Objective:
Which lines in the items below contain the word "positioned"? List each of them in full.

[begin Records for the exercise]

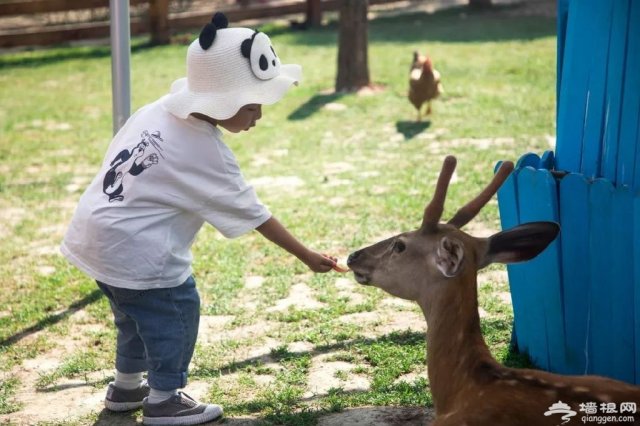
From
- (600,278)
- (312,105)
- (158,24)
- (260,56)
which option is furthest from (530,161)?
(158,24)

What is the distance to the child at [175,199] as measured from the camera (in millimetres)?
3891

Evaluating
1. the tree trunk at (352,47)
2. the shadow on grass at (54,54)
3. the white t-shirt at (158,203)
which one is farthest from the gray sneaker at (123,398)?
the shadow on grass at (54,54)

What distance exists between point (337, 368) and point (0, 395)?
4.87ft

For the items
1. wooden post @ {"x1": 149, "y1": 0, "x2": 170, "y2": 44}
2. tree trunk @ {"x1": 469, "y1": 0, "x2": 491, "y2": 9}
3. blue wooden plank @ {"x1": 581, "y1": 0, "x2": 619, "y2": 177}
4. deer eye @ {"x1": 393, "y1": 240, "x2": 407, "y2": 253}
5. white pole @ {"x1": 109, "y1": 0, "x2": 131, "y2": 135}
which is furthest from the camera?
tree trunk @ {"x1": 469, "y1": 0, "x2": 491, "y2": 9}

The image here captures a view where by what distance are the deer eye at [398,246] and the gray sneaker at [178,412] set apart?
109 centimetres

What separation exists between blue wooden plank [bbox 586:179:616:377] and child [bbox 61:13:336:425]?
3.41 ft

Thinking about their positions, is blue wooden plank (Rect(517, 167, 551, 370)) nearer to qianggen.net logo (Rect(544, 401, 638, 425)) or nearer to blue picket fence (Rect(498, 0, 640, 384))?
blue picket fence (Rect(498, 0, 640, 384))

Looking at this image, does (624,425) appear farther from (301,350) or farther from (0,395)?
(0,395)

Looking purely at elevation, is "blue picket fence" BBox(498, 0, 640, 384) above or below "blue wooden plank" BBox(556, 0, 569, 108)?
below

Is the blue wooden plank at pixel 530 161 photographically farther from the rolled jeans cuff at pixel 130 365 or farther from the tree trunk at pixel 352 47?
the tree trunk at pixel 352 47

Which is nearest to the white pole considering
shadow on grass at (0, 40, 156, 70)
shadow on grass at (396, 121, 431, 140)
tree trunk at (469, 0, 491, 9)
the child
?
the child

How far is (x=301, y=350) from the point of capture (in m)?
4.82

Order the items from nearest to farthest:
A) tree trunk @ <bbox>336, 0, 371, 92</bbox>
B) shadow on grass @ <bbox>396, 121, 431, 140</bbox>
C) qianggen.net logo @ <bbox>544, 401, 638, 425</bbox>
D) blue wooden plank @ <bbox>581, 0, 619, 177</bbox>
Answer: qianggen.net logo @ <bbox>544, 401, 638, 425</bbox>
blue wooden plank @ <bbox>581, 0, 619, 177</bbox>
shadow on grass @ <bbox>396, 121, 431, 140</bbox>
tree trunk @ <bbox>336, 0, 371, 92</bbox>

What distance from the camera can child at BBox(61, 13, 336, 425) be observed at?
389cm
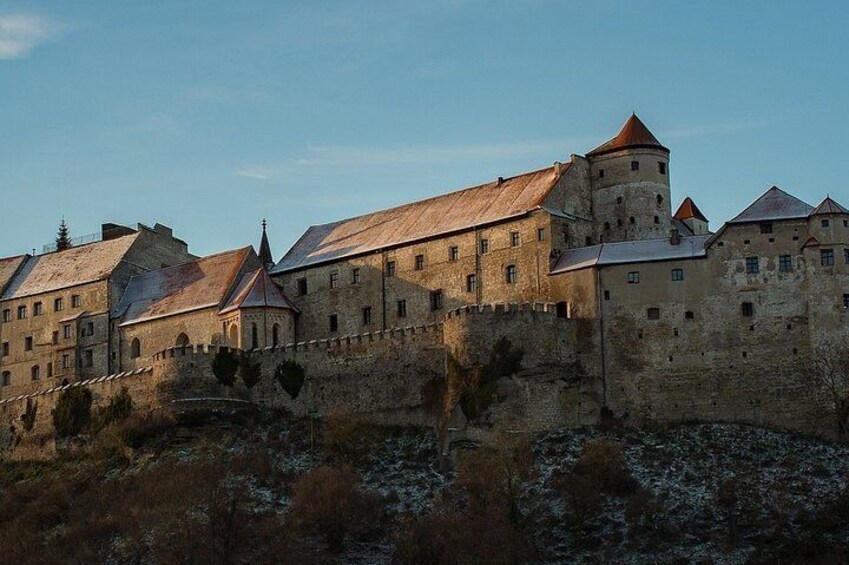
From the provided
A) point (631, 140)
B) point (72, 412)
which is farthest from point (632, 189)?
point (72, 412)

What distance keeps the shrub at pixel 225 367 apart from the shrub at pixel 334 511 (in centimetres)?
1494

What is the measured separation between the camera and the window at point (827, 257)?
103 m

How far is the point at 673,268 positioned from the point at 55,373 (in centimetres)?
4359

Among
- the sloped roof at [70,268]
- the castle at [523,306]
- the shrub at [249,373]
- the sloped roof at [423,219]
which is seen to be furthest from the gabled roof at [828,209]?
the sloped roof at [70,268]

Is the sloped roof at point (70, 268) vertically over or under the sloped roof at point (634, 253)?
over

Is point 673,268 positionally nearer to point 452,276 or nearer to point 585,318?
point 585,318

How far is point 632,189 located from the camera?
374 feet

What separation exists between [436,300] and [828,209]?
24.6 metres

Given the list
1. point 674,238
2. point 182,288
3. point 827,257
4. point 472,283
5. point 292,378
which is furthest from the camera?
point 182,288

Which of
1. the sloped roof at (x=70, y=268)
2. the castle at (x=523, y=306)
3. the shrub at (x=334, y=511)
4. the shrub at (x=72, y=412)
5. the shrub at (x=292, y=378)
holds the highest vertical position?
the sloped roof at (x=70, y=268)

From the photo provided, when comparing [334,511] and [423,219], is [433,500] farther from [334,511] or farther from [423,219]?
[423,219]

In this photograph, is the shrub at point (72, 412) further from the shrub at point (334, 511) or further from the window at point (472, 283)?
the window at point (472, 283)

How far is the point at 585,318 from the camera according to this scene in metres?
106

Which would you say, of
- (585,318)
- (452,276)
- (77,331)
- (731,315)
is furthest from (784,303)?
(77,331)
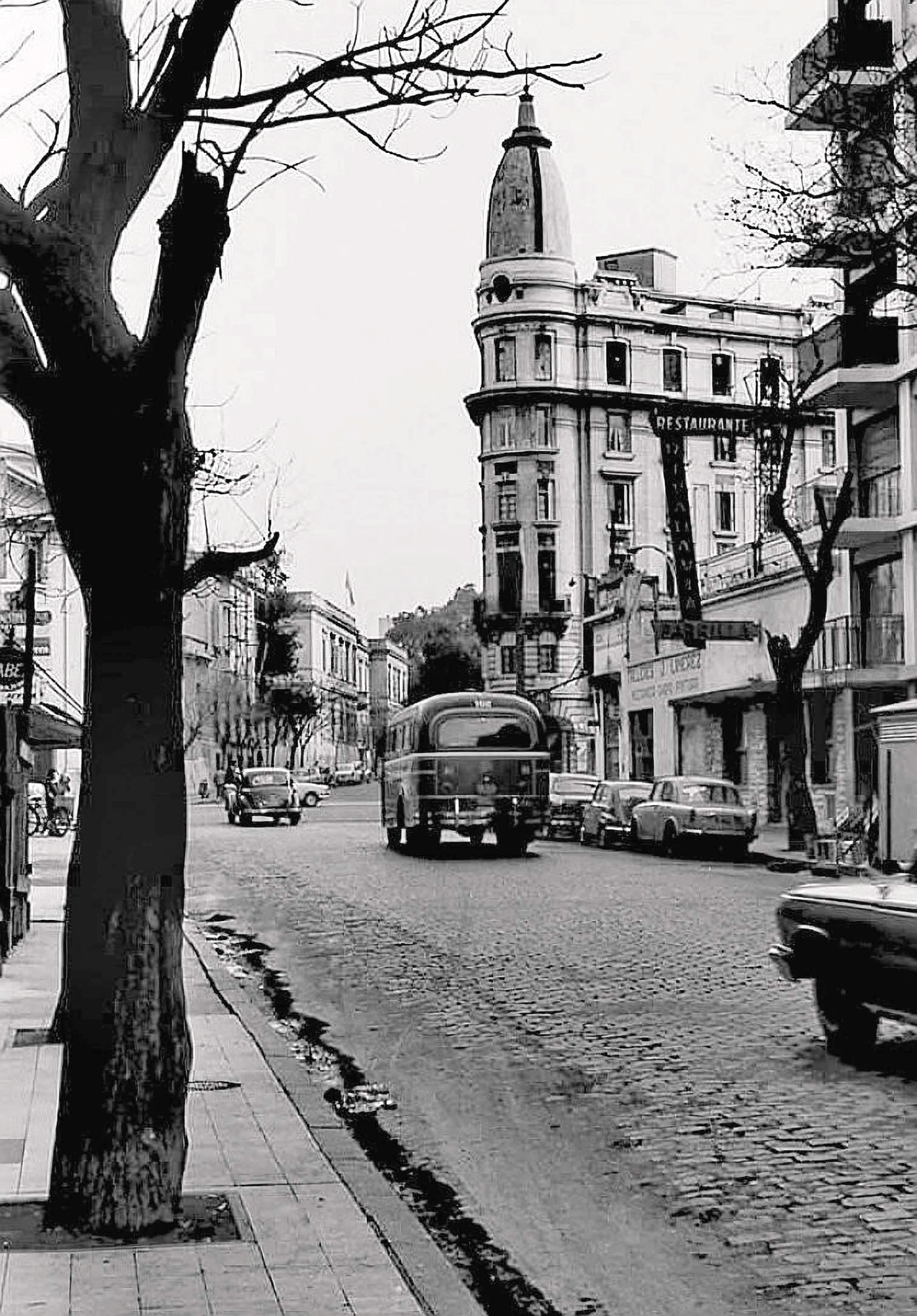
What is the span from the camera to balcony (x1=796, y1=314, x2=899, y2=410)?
127 feet

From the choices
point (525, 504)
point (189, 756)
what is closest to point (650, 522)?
point (525, 504)

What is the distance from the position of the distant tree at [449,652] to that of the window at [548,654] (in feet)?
17.3

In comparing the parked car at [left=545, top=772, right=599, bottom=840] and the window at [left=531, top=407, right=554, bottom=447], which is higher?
the window at [left=531, top=407, right=554, bottom=447]

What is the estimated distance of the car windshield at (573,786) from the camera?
46375mm

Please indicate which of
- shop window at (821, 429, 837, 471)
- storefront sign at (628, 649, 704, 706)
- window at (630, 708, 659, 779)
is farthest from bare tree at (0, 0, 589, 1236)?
shop window at (821, 429, 837, 471)

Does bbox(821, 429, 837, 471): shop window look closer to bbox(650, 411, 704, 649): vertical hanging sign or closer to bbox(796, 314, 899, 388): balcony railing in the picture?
bbox(650, 411, 704, 649): vertical hanging sign

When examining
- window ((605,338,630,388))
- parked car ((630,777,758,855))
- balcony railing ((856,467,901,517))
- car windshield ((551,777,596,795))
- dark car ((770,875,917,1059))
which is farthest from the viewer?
window ((605,338,630,388))

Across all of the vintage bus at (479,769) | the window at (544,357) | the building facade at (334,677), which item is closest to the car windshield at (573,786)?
the vintage bus at (479,769)

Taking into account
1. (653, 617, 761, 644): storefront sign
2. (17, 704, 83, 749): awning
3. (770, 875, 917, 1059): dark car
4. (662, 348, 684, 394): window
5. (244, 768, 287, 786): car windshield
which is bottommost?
(770, 875, 917, 1059): dark car

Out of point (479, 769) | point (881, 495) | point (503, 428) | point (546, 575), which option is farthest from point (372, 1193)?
point (503, 428)

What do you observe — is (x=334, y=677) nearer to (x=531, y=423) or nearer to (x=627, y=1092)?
(x=531, y=423)

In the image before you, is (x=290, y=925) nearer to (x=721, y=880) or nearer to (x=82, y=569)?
(x=721, y=880)

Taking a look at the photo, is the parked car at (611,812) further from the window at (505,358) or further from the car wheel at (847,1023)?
the window at (505,358)

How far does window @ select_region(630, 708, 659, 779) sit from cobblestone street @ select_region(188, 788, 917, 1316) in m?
35.4
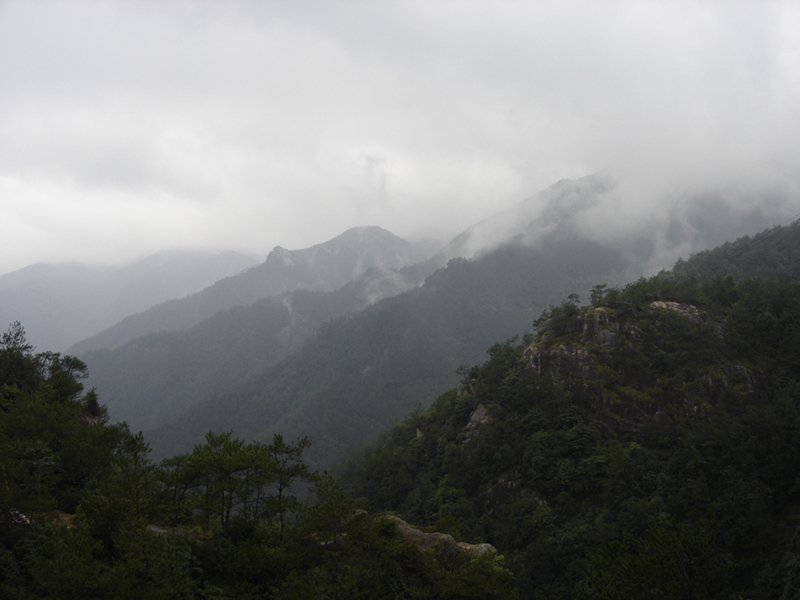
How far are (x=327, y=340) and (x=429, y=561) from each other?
581ft

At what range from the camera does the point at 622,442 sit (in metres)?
49.0

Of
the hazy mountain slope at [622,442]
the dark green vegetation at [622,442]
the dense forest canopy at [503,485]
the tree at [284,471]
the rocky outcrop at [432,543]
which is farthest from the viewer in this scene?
the hazy mountain slope at [622,442]

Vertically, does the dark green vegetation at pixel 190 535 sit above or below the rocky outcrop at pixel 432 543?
above

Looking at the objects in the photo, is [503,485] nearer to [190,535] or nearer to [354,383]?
[190,535]

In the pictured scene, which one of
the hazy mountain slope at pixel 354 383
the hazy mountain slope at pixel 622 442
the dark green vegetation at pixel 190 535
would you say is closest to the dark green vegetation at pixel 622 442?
the hazy mountain slope at pixel 622 442

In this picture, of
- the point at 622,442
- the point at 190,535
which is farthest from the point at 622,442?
the point at 190,535

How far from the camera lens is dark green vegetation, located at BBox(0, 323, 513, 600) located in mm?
17531

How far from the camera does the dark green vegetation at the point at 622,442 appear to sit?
1436 inches

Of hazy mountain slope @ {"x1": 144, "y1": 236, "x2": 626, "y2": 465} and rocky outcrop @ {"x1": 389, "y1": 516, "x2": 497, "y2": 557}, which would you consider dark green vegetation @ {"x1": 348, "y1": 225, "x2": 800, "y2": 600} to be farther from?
hazy mountain slope @ {"x1": 144, "y1": 236, "x2": 626, "y2": 465}

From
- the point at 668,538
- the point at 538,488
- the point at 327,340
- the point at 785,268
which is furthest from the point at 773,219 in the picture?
the point at 668,538

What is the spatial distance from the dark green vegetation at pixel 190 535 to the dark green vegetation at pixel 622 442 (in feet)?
34.2

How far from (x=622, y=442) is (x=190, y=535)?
42.5 m

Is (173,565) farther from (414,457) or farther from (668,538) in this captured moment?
(414,457)

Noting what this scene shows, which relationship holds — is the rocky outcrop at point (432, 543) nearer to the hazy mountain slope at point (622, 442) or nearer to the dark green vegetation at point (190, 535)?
the dark green vegetation at point (190, 535)
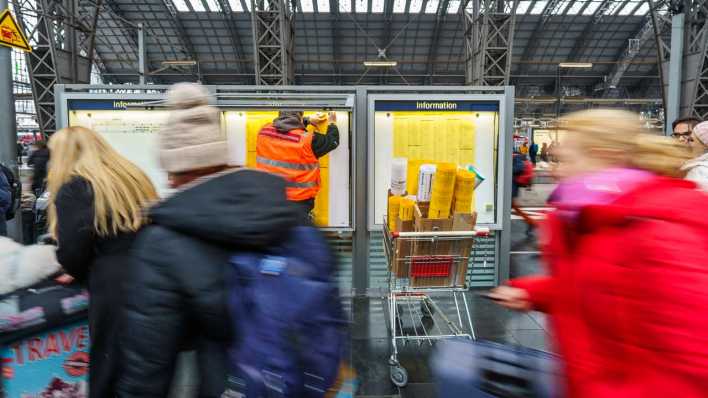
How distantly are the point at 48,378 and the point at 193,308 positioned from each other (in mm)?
1882

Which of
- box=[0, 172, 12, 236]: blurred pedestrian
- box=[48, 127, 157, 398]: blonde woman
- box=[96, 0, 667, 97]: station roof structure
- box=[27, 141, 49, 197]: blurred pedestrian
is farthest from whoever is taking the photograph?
box=[96, 0, 667, 97]: station roof structure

[end Records for the exercise]

Full response:
How far is the point at 673,268 positioned from the point at 55,373 (in centimetres)?
How distantly are the point at 48,378 and the point at 193,308 positioned from each other (in mm)?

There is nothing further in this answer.